- _Document passage_
This Thanksgiving season, I am giving thanks to God for something I never could have possibly imagined would be a part of my life, more or less a saving grace for me.
This Thanksgiving season, as a Mom with a new full-time job, three children in elementary and middle school, and a husband home with a brain injury, I am thanking God for the world of pharmaceuticals that keep ME sane.
This is a strange post for me, and I recognize the variety of comments and judgments I am opening myself up to by writing about this.
I have always prided myself on being level-headed. I have always prided myself on being able to go through trials in a way that brings glory to God. I have always prided myself on not needing medication to get through a crisis. Well, as we all know, pride goes before a fall.
When I was thirty and my mother died, I walked through a heart-wrenching grief while clinging hard to God. Six months later, when my dad was diagnosed with a very rare, deadly cancer, God upheld me and allowed me to maintain my faith. My faith was at the forefront of my life when, six months later, my husband was diagnosed with a shallow melanoma. And My faith was at its strongest when I was pregnant with our third child and Ben experienced 8 seizures in a row, spending four days in the hospital unconscious on a respirator and waking with almost no working memory.
But the crises have passed. It’s now almost eight years since Ben’s seizures left him unable to remember even the simplest moments of our life together.

- _Dataset records_
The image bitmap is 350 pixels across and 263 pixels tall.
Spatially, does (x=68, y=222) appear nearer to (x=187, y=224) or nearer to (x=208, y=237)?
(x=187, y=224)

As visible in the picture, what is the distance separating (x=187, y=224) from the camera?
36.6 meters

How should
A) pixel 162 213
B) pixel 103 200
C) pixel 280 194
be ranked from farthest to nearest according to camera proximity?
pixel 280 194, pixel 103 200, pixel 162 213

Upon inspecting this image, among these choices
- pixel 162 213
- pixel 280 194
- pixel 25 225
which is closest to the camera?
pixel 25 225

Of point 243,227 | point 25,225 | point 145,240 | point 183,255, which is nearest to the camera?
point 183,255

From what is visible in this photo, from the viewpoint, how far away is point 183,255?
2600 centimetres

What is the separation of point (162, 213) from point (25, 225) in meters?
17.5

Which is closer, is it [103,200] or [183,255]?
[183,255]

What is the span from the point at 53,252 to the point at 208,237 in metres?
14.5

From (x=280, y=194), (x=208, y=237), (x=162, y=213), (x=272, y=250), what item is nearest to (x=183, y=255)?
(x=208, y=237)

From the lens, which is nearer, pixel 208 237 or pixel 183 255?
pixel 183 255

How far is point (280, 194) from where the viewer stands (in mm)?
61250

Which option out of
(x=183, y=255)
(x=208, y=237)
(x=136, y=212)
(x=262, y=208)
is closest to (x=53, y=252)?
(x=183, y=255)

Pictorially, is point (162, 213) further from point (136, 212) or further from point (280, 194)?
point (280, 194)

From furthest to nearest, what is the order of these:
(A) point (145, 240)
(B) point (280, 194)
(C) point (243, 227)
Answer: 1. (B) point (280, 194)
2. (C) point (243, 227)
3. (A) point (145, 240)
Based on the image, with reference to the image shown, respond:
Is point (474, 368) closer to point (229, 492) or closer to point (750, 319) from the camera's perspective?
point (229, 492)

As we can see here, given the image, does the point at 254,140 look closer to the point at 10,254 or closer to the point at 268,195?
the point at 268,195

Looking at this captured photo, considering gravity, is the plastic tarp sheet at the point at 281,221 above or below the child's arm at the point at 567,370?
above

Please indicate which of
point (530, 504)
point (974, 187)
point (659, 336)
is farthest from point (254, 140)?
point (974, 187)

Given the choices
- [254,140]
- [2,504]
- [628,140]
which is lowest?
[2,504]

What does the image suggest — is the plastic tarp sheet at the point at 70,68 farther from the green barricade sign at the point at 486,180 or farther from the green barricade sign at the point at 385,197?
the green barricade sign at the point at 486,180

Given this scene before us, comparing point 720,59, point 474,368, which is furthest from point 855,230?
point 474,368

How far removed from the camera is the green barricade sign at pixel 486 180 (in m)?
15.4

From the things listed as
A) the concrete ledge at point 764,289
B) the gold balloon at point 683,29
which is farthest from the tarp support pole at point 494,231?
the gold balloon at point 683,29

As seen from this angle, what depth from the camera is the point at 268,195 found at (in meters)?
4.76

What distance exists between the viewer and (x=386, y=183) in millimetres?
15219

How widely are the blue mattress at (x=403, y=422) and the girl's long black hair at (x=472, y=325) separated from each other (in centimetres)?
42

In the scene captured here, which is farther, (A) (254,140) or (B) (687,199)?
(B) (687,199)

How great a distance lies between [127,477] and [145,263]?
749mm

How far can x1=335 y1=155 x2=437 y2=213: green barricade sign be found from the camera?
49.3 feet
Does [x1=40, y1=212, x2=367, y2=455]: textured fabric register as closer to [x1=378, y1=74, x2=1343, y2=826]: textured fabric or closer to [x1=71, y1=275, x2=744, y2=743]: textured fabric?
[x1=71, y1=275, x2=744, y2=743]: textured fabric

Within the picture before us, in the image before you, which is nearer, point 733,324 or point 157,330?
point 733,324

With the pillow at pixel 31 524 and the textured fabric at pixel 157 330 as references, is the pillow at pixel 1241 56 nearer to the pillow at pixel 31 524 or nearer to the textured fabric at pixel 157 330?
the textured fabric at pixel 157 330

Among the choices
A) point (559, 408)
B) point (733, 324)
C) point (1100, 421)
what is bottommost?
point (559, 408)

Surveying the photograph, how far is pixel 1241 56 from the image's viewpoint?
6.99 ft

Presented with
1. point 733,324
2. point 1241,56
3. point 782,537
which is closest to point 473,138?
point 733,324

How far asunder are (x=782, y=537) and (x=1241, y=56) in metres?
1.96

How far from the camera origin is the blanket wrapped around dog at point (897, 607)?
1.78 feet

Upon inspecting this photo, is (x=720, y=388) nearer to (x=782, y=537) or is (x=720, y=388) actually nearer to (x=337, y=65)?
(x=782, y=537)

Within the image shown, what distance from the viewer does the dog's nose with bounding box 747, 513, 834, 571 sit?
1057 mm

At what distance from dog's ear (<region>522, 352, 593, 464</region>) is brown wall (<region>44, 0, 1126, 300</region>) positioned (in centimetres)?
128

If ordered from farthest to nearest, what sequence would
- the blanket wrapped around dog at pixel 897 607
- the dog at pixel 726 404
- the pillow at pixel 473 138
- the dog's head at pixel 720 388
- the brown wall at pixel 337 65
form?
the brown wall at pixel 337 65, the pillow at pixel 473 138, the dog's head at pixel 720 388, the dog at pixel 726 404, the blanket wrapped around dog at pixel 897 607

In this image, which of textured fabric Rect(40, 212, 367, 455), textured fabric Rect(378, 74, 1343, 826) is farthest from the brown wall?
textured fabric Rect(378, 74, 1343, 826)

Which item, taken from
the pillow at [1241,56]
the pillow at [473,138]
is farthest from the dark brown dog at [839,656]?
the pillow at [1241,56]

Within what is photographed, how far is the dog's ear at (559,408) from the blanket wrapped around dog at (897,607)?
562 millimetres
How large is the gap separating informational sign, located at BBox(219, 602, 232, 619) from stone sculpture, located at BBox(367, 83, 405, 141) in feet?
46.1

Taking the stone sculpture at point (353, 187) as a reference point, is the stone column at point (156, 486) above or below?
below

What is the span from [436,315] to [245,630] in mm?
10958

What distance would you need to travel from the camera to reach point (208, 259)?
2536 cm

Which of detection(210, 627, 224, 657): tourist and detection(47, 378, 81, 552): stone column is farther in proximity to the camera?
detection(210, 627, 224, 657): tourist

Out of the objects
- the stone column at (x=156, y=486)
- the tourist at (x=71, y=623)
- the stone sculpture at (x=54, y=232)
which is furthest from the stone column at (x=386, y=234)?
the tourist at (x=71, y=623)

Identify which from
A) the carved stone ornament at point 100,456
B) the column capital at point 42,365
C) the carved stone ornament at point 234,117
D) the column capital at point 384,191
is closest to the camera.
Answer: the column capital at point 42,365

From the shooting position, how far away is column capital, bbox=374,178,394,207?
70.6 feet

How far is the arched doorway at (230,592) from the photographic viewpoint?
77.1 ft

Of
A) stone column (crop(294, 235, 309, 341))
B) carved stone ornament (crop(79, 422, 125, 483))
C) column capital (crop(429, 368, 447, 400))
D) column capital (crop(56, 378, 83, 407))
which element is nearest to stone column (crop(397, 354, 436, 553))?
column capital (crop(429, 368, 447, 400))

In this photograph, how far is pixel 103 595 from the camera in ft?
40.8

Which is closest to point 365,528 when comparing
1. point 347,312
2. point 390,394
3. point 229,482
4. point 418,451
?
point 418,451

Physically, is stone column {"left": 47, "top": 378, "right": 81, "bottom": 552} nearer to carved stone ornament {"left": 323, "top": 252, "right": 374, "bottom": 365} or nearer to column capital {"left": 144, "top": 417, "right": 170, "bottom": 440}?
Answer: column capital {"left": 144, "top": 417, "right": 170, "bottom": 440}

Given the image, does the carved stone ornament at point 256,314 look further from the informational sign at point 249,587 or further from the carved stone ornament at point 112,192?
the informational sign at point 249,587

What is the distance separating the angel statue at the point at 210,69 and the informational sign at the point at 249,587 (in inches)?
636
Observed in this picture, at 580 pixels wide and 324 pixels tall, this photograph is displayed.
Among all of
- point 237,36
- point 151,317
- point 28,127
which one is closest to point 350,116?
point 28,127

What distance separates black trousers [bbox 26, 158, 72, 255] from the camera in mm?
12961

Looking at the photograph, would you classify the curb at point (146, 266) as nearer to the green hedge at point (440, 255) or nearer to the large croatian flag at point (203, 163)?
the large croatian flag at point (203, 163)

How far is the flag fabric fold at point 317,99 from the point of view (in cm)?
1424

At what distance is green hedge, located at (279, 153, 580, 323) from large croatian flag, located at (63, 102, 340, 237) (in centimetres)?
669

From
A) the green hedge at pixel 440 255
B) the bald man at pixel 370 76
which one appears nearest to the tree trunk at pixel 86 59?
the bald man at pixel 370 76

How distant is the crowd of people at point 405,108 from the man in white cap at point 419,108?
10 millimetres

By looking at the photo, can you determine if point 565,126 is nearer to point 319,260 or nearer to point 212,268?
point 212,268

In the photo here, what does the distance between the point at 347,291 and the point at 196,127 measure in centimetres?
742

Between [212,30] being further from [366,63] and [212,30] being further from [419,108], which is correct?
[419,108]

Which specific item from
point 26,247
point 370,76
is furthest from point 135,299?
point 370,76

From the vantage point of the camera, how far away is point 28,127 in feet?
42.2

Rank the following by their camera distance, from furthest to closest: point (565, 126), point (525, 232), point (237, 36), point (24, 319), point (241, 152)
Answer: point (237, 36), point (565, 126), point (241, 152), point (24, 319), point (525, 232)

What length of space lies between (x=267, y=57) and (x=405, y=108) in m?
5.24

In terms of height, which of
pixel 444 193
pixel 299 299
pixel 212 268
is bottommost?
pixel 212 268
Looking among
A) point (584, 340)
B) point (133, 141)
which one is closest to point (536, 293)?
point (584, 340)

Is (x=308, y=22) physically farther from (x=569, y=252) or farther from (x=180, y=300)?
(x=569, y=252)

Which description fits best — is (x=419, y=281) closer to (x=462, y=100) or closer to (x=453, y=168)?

- _What to do_
(A) From the Thanksgiving post, list every thing the writer says she has always prided herself on.
(B) Answer these questions using the Thanksgiving post:
(i) How many children does the writer have?
(ii) How old was the writer when her mother died?
(iii) How many days did Ben spend unconscious on a respirator in the hospital?
(C) Write the next part of the Thanksgiving post, picking up after its final sentence.
The rows have nothing to do with the Thanksgiving post.

- _Results of the exercise_
(A)
- Being level-headed
- Being able to go through trials in a way that brings glory to God
- Not needing medication to get through a crisis

(B)
(i) Three
(ii) Thirty
(iii) Four

(C)
And after years of struggling to always be the one to keep things together, after years of being everyone’s caregiver, I have found that my body and my soul are worn out.
Stress is no longer something I can control through meditation, eating right, or exercise. Sleep is no longer something I can rely on; nor can I escape into it when life becomes too much. Anxiety borne out of life’s trials and the knowledge that God does not promise to shield us FROM trials (although He does promise to walk with us THROUGH them) has become a constant theme in my life.
My anxiety requires medication. My depression requires medication. Think what you will. I know I would have judged someone in my position. But these medications stop the flood of fear and anger and frustration that swirl around in my mind and in my body, and they allow me to get to a point where I can quietly and humbly turn to God and read His word.
And this year, at Thanksgiving, that is truly a lot to thank Him for.